▸ PROBLEM DESCRIPTION
Rewrite the data from the line containing "Surveying the collar" through the end, swapping "black leather shoe" for "dark leather shoe" and leaving everything else untouched.

(Collection entries)
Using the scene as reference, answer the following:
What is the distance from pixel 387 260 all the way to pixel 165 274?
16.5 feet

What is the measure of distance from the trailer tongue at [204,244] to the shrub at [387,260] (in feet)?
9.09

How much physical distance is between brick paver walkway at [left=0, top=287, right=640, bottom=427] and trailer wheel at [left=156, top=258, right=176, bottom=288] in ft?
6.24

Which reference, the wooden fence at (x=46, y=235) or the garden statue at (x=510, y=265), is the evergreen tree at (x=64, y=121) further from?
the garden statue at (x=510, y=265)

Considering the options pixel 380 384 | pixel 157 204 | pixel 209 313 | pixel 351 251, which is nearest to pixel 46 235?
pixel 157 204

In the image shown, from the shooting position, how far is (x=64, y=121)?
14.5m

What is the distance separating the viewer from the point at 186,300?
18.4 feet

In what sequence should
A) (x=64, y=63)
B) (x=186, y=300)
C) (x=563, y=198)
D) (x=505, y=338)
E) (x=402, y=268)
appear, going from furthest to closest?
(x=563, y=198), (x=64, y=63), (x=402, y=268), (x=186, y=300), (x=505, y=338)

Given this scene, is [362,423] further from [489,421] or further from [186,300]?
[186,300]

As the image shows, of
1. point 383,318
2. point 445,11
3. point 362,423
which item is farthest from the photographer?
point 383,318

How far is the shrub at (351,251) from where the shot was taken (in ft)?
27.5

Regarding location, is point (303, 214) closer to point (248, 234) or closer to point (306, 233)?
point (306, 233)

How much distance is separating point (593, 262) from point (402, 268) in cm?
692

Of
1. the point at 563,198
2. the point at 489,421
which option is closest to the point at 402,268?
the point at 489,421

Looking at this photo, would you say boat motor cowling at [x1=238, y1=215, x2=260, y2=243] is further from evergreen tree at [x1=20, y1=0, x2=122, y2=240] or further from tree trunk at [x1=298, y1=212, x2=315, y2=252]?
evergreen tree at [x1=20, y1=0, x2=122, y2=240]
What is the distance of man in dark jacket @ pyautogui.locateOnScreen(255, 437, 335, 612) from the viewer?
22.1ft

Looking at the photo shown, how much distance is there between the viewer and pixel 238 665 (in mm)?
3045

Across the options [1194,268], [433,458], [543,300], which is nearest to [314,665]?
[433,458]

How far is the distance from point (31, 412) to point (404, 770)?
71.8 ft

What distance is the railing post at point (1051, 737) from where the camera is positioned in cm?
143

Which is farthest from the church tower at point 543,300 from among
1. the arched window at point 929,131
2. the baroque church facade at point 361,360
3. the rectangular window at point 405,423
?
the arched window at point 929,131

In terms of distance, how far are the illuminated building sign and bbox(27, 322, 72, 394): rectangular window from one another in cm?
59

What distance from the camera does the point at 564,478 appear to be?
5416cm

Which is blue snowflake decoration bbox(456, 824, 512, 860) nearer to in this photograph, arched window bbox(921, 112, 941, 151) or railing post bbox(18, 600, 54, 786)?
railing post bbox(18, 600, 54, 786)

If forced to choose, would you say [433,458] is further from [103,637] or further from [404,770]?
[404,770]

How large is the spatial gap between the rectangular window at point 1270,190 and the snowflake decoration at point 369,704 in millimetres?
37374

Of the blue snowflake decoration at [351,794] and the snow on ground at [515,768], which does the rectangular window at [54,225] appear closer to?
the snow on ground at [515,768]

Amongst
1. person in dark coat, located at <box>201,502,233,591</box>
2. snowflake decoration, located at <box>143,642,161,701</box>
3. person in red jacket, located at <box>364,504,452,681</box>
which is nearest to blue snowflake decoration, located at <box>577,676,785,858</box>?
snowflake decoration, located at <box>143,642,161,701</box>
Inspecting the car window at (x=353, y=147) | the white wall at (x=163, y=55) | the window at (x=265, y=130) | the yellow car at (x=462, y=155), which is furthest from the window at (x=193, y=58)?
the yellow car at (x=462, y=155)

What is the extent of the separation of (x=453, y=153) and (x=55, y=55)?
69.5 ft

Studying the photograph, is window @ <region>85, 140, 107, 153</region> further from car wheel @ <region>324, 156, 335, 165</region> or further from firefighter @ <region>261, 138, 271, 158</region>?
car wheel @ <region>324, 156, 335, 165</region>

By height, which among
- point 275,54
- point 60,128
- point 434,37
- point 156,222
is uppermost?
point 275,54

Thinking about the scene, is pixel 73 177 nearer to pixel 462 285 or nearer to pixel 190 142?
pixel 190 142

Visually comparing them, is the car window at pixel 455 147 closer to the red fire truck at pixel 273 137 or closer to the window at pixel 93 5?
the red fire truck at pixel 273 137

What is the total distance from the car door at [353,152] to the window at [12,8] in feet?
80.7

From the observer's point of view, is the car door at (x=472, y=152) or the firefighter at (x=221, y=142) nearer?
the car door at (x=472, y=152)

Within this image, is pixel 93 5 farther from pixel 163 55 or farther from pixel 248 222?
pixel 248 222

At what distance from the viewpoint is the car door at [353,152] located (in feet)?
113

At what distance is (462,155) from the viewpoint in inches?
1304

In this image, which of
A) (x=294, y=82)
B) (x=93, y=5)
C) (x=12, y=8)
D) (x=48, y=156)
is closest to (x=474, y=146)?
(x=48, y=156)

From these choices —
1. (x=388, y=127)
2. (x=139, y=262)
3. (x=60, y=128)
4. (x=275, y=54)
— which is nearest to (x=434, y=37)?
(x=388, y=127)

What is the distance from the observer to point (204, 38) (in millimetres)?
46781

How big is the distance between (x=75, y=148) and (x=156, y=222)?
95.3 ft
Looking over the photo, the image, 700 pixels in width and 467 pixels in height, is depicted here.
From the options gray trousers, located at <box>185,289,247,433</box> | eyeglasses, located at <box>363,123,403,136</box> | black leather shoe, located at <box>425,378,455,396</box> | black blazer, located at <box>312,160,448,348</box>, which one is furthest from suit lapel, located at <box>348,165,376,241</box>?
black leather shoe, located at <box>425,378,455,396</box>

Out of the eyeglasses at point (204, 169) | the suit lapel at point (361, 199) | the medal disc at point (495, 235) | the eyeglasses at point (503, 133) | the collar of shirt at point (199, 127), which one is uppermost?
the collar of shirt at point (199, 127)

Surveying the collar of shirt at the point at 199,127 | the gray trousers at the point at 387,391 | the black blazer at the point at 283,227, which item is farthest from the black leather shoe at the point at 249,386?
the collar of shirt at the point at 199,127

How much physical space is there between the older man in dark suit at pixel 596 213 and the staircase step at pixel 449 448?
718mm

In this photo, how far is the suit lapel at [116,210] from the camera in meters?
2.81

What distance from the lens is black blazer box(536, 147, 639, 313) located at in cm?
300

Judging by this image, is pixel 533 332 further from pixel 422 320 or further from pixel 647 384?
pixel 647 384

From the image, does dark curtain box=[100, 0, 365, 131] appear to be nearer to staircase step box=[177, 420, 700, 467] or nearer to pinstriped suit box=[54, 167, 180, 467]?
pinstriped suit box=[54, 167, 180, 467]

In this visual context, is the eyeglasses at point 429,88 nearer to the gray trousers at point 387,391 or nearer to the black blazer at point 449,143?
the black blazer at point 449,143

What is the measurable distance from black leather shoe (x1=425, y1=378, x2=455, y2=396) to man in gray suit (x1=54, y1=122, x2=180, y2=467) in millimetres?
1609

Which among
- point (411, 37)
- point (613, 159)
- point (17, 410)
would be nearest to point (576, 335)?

▸ OUTPUT FOR THIS TASK
Surveying the collar of shirt at the point at 199,127 | the gray trousers at the point at 387,391 | the black blazer at the point at 283,227, which item is farthest from the dark leather shoe at the point at 249,386?
the collar of shirt at the point at 199,127

How much physical space is there between the older man in dark suit at pixel 596 213 and the staircase step at pixel 449 448?
718mm

In this photo, how far is the suit lapel at [116,210] from the camera in meters?
2.81

What distance from the lens is black blazer box(536, 147, 639, 313) located at in cm?
300

Judging by this image, is pixel 533 332 further from pixel 422 320 or further from pixel 647 384?
pixel 647 384

From the image, does dark curtain box=[100, 0, 365, 131] appear to be nearer to staircase step box=[177, 420, 700, 467] or nearer to pinstriped suit box=[54, 167, 180, 467]?
pinstriped suit box=[54, 167, 180, 467]

In this visual context, is the eyeglasses at point 429,88 nearer to the gray trousers at point 387,391 or nearer to the black blazer at point 449,143?
the black blazer at point 449,143

What is the measurable distance from dark leather shoe (x1=425, y1=378, x2=455, y2=396) to man in gray suit (x1=54, y1=122, x2=180, y2=467) in millimetres?
1609

Which among
- point (411, 37)
- point (613, 159)
- point (17, 410)
would be nearest to point (576, 335)?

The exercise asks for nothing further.